__GIVEN PROBLEM__
Pictures in the records should not be copied, but every other part must be repeated exactly.
[Start]
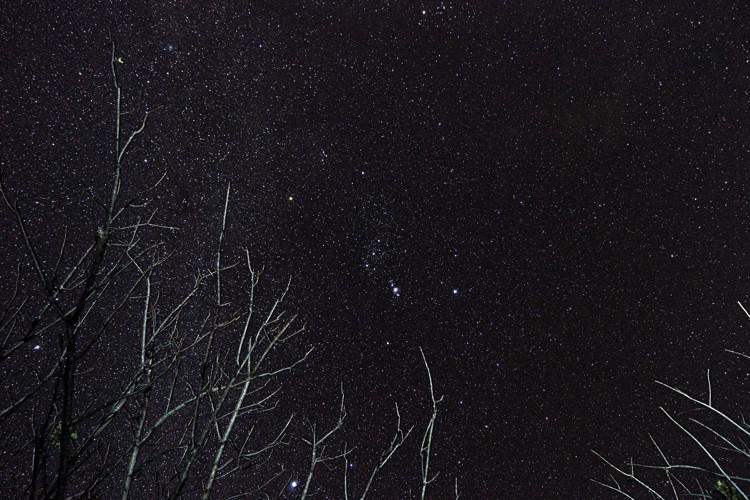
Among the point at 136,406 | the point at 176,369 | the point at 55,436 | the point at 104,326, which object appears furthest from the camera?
the point at 136,406

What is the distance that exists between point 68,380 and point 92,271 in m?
0.26

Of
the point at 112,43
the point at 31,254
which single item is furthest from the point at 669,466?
the point at 112,43

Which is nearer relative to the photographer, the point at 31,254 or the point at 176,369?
the point at 31,254

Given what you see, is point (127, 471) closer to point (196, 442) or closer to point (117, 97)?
point (196, 442)

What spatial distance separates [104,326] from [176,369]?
1.73ft

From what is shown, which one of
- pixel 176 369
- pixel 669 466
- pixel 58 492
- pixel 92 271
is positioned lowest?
pixel 176 369

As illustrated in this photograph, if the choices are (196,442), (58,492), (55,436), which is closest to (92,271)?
(58,492)

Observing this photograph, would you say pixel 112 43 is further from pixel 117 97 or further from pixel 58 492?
pixel 58 492

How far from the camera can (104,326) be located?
1.46 m

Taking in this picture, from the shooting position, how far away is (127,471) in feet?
5.89

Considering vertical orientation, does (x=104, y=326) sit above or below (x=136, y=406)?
above

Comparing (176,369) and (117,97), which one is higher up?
(117,97)

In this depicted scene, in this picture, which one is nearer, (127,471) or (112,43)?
(112,43)

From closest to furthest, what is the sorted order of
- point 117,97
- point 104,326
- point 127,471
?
point 117,97, point 104,326, point 127,471
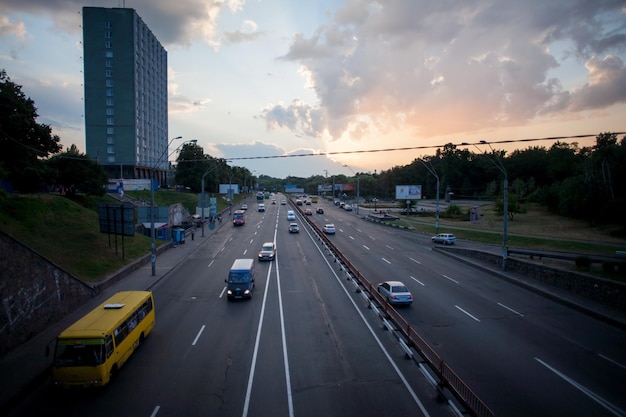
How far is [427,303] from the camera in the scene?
2117 centimetres

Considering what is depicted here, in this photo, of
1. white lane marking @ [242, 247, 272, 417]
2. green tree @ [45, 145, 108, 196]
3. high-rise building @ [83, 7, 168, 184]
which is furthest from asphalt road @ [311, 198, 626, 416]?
high-rise building @ [83, 7, 168, 184]

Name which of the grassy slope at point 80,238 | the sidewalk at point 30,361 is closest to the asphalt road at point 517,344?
the sidewalk at point 30,361

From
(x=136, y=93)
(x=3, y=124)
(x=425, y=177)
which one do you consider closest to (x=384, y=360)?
(x=3, y=124)

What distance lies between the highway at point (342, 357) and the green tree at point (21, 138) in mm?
15365

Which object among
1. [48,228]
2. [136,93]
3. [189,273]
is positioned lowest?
[189,273]

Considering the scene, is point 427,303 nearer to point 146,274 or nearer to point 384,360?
point 384,360

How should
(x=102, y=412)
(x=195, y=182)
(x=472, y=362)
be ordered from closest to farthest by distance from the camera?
(x=102, y=412) < (x=472, y=362) < (x=195, y=182)

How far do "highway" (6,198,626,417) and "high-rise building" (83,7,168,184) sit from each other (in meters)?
61.2

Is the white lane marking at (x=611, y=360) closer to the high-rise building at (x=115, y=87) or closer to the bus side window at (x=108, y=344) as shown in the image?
the bus side window at (x=108, y=344)

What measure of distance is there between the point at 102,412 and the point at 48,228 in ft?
68.7

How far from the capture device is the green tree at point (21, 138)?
27734 millimetres

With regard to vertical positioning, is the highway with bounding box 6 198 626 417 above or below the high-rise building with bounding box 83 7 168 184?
below

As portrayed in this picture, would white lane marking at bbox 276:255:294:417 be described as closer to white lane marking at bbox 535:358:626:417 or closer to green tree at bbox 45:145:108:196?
white lane marking at bbox 535:358:626:417

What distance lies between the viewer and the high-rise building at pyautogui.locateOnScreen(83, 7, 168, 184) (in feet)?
244
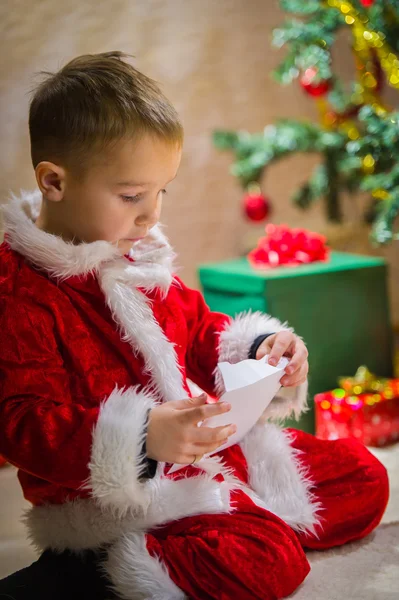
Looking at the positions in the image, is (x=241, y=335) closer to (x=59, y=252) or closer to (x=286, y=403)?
(x=286, y=403)

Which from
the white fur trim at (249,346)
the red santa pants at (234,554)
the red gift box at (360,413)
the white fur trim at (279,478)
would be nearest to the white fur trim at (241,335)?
the white fur trim at (249,346)

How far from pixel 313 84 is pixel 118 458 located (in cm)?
130

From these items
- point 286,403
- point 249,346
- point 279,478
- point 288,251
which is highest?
point 288,251

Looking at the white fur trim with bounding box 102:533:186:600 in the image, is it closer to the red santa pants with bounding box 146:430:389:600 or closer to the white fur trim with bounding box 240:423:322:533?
the red santa pants with bounding box 146:430:389:600

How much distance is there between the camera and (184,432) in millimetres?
862

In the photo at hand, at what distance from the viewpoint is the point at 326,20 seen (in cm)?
172

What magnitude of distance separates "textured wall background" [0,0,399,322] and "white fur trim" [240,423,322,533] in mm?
1027

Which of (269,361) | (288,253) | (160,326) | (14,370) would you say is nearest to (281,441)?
(269,361)

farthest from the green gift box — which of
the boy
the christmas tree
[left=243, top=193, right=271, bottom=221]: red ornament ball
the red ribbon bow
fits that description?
the boy

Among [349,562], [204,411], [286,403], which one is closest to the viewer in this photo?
[204,411]

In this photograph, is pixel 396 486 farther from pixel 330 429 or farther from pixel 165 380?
pixel 165 380

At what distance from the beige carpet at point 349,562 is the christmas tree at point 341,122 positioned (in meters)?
0.72

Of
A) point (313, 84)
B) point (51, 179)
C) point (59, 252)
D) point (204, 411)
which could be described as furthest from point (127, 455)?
point (313, 84)

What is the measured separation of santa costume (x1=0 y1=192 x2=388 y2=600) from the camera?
902 mm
[End]
__EXERCISE SOLUTION__
Among the point at 136,406 | the point at 176,369 | the point at 55,436 | the point at 104,326, which object appears furthest from the camera?
the point at 136,406

What is the distance that exists between point 68,380 and point 92,271 in m?
0.26

Of
the point at 112,43
the point at 31,254
which single item is furthest from the point at 669,466?
the point at 112,43

Which is nearer relative to the photographer, the point at 31,254 or the point at 176,369?
the point at 31,254

Given what you see, is point (127, 471) closer to point (196, 442) or closer to point (117, 97)?
point (196, 442)

What spatial distance separates [104,326] from [176,369]?
1.73ft

From what is shown, which one of
- pixel 176 369
- pixel 669 466
- pixel 58 492
- pixel 92 271
is positioned lowest?
pixel 176 369

As illustrated in this photograph, if the choices are (196,442), (58,492), (55,436), which is closest to (92,271)?
(58,492)

Observing this photograph, would you say pixel 112 43 is further from pixel 117 97 or further from pixel 58 492?
pixel 58 492

How far from the camera can (104,326) be located?
1.46 m

Taking in this picture, from the shooting position, how far away is (127,471) in feet?
5.89

Considering vertical orientation, does (x=104, y=326) sit above or below (x=136, y=406)?
above

Comparing (176,369) and (117,97), which one is higher up?
(117,97)

In this depicted scene, in this picture, which one is nearer, (127,471) or (112,43)?
(112,43)

From closest to furthest, what is the sorted order of
- point 117,97
- point 104,326
- point 127,471
?
point 117,97, point 104,326, point 127,471
How far is [427,303] from the camera in the scene?
2117 centimetres

Considering what is depicted here, in this photo, of
1. white lane marking @ [242, 247, 272, 417]
2. green tree @ [45, 145, 108, 196]
3. high-rise building @ [83, 7, 168, 184]
which is furthest from asphalt road @ [311, 198, 626, 416]?
high-rise building @ [83, 7, 168, 184]

Name which of the grassy slope at point 80,238 | the sidewalk at point 30,361 is closest to the asphalt road at point 517,344?
the sidewalk at point 30,361

From
(x=136, y=93)
(x=3, y=124)
(x=425, y=177)
which one do you consider closest to (x=384, y=360)?
(x=3, y=124)

What distance lies between the highway at point (342, 357) and the green tree at point (21, 138) in mm?
15365

Which object among
1. [48,228]
2. [136,93]
3. [189,273]
is positioned lowest?
[189,273]

Considering the scene, is point 427,303 nearer to point 146,274 or nearer to point 384,360?
point 384,360

How should
(x=102, y=412)
(x=195, y=182)
(x=472, y=362)
be ordered from closest to farthest by distance from the camera?
(x=102, y=412) < (x=472, y=362) < (x=195, y=182)

How far do "highway" (6,198,626,417) and "high-rise building" (83,7,168,184) sit from each other (in meters)?
61.2

Is the white lane marking at (x=611, y=360) closer to the high-rise building at (x=115, y=87) or closer to the bus side window at (x=108, y=344) as shown in the image?
the bus side window at (x=108, y=344)

What measure of distance is there between the point at 102,412 and the point at 48,228 in ft?
68.7

How far from the capture device is the green tree at point (21, 138)?
27734 millimetres

With regard to vertical positioning, is the highway with bounding box 6 198 626 417 above or below the high-rise building with bounding box 83 7 168 184?
below

As portrayed in this picture, would white lane marking at bbox 276:255:294:417 be described as closer to white lane marking at bbox 535:358:626:417 or closer to green tree at bbox 45:145:108:196?
white lane marking at bbox 535:358:626:417

What distance lies between the viewer and the high-rise building at pyautogui.locateOnScreen(83, 7, 168, 184) (in feet)?
244
Looking at the positions in the image, is (x=241, y=335) closer to (x=59, y=252) or closer to (x=286, y=403)?
(x=286, y=403)

Which from
the white fur trim at (249,346)
the red santa pants at (234,554)
the red gift box at (360,413)
the white fur trim at (279,478)
would be nearest to the white fur trim at (241,335)?
the white fur trim at (249,346)

How far from pixel 313 84 is pixel 118 458 located (in cm)?
130

From these items
- point 286,403
- point 249,346
- point 279,478
- point 288,251
which is highest?
point 288,251

Looking at the white fur trim with bounding box 102:533:186:600 in the image, is it closer to the red santa pants with bounding box 146:430:389:600 or closer to the white fur trim with bounding box 240:423:322:533?
the red santa pants with bounding box 146:430:389:600

How much distance is there between the camera and (184,432) in millimetres?
862

In the photo at hand, at what distance from the viewpoint is the point at 326,20 seen (in cm)?
172

What magnitude of distance separates "textured wall background" [0,0,399,322] and "white fur trim" [240,423,322,533] in mm?
1027

Which of (269,361) | (288,253) | (160,326) | (14,370) would you say is nearest to (281,441)?
(269,361)

farthest from the green gift box — which of
the boy
the christmas tree
[left=243, top=193, right=271, bottom=221]: red ornament ball
the red ribbon bow
fits that description?
the boy

Among [349,562], [204,411], [286,403], which one is closest to the viewer in this photo?
[204,411]

In this photograph, is pixel 396 486 farther from pixel 330 429 or farther from pixel 165 380?
pixel 165 380

At what distance from the beige carpet at point 349,562 is the christmas tree at point 341,122 positioned (in meters)?
0.72

Of
A) point (313, 84)
B) point (51, 179)
C) point (59, 252)
D) point (204, 411)
which could be described as furthest from point (127, 455)?
point (313, 84)

What is the measured separation of santa costume (x1=0 y1=192 x2=388 y2=600) from the camera?
902 mm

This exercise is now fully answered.